- WHAT IS EXPECTED -
Copy the thread on texas rag prices starting with "What would be" and going on through "all of them.", renaming "rags" as "decoys" wherever it occurs.

- QUOTED PASSAGE -
____

# texas rag prices?



## Phil The Thrill (Oct 21, 2005)

What would be a good price to *sell* 150 texas rags for. They are ready to hunt and have never been used. i know they probably arn't worth much but i need to get rid of them.


----------



## keepemflyinproductions (Feb 22, 2006)

Ill give you a buck fifty for all of them.


----------



## bowhuntr4ever (Oct 12, 2005)

i'll give you buck seventyfive for them all


----------



## Nuge (Feb 13, 2006)

thrill, id figure u payed $20 for 50 rags and about $27 for the 100 stakes. so go from there. plus they are ready to go.


----------



## keepemflyinproductions (Feb 22, 2006)

Two Bucks final offer! :beer:


----------



## honker (Feb 13, 2005)

0 dollars 0 cents :beer:


----------



## Phil The Thrill (Oct 21, 2005)

You guys think $100 would be an ok deal?

PS how many fish did u catch today keepumflyinproductions?


----------



## Nuge (Feb 13, 2006)

that should be a good price thrill. especially since they are brand new.


----------



## Phil The Thrill (Oct 21, 2005)

sweet, u guys still planning on coming down next year?


----------



## duckslayer_10 (Feb 14, 2006)

ill buy them for 50 bucks

take um :sniper:


----------



## Nuge (Feb 13, 2006)

this fall for sure and then the next spring. i need to find out about gettin a waterfowl license for SD.


----------



## Phil The Thrill (Oct 21, 2005)

good deal, we are gonna hammer um'. here is the gfp webpage for NR licenses.

http://www.sdgfp.info/Wildlife/hunting/ ... censes.htm


----------



## bird crumpler (Mar 28, 2006)

Dirt is worth more than those! :beer:


----------

____

- GIVEN DATA -
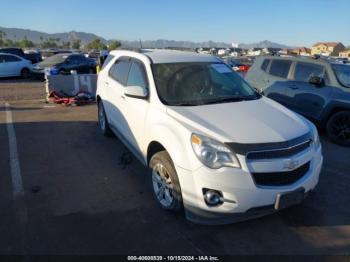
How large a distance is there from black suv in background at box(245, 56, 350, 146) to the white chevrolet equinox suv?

____

- WORKED SOLUTION -
What would be a good price to *sell* 150 texas decoys for. They are ready to hunt and have never been used. i know they probably arn't worth much but i need to get rid of them.


----------



## keepemflyinproductions (Feb 22, 2006)

Ill give you a buck fifty for all of them.